Material shown »
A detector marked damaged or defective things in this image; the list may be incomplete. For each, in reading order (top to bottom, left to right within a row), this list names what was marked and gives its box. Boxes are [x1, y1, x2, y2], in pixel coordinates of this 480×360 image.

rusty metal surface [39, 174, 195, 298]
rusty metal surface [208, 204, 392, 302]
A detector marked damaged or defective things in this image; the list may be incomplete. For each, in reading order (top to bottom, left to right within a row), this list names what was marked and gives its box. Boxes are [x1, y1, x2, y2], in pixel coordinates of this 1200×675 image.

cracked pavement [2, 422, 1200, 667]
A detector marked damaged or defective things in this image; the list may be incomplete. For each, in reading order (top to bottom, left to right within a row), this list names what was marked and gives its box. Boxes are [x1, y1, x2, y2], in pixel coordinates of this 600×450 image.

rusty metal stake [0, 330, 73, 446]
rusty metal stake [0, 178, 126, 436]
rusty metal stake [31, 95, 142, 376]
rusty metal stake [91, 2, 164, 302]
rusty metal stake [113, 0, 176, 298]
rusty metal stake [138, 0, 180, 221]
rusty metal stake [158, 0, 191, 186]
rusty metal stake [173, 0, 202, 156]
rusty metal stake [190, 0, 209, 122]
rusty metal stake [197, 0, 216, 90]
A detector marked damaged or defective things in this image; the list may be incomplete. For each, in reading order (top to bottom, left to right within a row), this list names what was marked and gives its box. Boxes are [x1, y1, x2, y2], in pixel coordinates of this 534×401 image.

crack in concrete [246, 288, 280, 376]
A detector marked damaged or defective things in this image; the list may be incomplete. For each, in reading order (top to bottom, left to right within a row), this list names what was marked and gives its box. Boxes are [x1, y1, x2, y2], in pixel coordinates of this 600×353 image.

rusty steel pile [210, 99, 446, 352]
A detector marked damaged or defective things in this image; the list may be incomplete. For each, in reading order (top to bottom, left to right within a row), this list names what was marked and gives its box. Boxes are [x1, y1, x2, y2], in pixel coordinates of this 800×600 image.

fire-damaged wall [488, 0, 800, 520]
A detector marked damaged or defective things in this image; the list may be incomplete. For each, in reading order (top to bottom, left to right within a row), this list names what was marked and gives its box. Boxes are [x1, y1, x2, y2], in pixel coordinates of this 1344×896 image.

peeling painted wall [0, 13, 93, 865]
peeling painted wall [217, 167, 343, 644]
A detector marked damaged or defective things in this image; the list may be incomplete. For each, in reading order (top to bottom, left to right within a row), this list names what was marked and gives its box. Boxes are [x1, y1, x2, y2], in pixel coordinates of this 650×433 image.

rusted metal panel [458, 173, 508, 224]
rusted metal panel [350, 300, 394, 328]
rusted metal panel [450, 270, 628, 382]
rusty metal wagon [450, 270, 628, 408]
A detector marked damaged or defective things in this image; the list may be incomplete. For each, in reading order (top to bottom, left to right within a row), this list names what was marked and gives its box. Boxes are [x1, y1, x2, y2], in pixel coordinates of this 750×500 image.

Objective »
Render every line of the records above as a single numbered list, leaving out the blank lines.

Written response »
1. A detector marked damaged or defective things in this image; the list may be incomplete. For each, in reading order (top to bottom, left to right within a row), this list names what was marked and gives its box. Boxes are [x1, y1, x2, y2], in pixel coordinates of this 480×360 image.
2. rusty metal surface [39, 174, 195, 298]
3. rusty metal surface [208, 204, 392, 302]
4. A detector marked damaged or defective things in this image; the list may be incomplete. For each, in reading order (top to bottom, left to right within a row), this list names what was marked and gives its box. Boxes are [x1, y1, x2, y2], in pixel coordinates of this 1200×675 image.
5. cracked pavement [2, 422, 1200, 667]
6. A detector marked damaged or defective things in this image; the list may be incomplete. For each, in reading order (top to bottom, left to right within a row), this list names what was marked and gives its box. Boxes are [x1, y1, x2, y2], in pixel coordinates of this 600×450 image.
7. rusty metal stake [0, 330, 73, 446]
8. rusty metal stake [0, 178, 126, 436]
9. rusty metal stake [31, 95, 142, 376]
10. rusty metal stake [91, 2, 164, 302]
11. rusty metal stake [113, 0, 176, 298]
12. rusty metal stake [138, 0, 180, 221]
13. rusty metal stake [158, 0, 191, 186]
14. rusty metal stake [173, 0, 202, 156]
15. rusty metal stake [190, 0, 209, 122]
16. rusty metal stake [197, 0, 216, 90]
17. A detector marked damaged or defective things in this image; the list may be incomplete. For each, in reading order (top to bottom, left to right within a row), this list names what was marked and gives its box. Boxes are [x1, y1, x2, y2], in pixel coordinates of this 534×401 image.
18. crack in concrete [246, 288, 280, 376]
19. A detector marked damaged or defective things in this image; the list may be incomplete. For each, in reading order (top to bottom, left to right within a row), this list names what was marked and gives its box. Boxes are [x1, y1, x2, y2], in pixel coordinates of this 600×353 image.
20. rusty steel pile [210, 99, 446, 352]
21. A detector marked damaged or defective things in this image; the list may be incomplete. For each, in reading order (top to bottom, left to right within a row), this list names what was marked and gives its box. Boxes are [x1, y1, x2, y2], in pixel coordinates of this 800×600 image.
22. fire-damaged wall [488, 0, 800, 520]
23. A detector marked damaged or defective things in this image; the list may be incomplete. For each, in reading order (top to bottom, left to right within a row), this list names what was marked and gives its box. Boxes are [x1, y1, x2, y2], in pixel coordinates of this 1344×896 image.
24. peeling painted wall [0, 13, 93, 865]
25. peeling painted wall [217, 167, 343, 644]
26. A detector marked damaged or defective things in this image; the list may be incomplete. For each, in reading order (top to bottom, left to right within a row), this list names what was marked and gives its box. Boxes are [x1, y1, x2, y2], in pixel coordinates of this 650×433 image.
27. rusted metal panel [458, 173, 508, 224]
28. rusted metal panel [350, 300, 394, 328]
29. rusted metal panel [450, 270, 628, 382]
30. rusty metal wagon [450, 270, 628, 408]
31. A detector marked damaged or defective things in this image; the list may be incomplete. For each, in reading order (top to bottom, left to right within a row), this list names what was marked and gives its box. Boxes are [x1, y1, x2, y2], in pixel coordinates of this 750×500 image.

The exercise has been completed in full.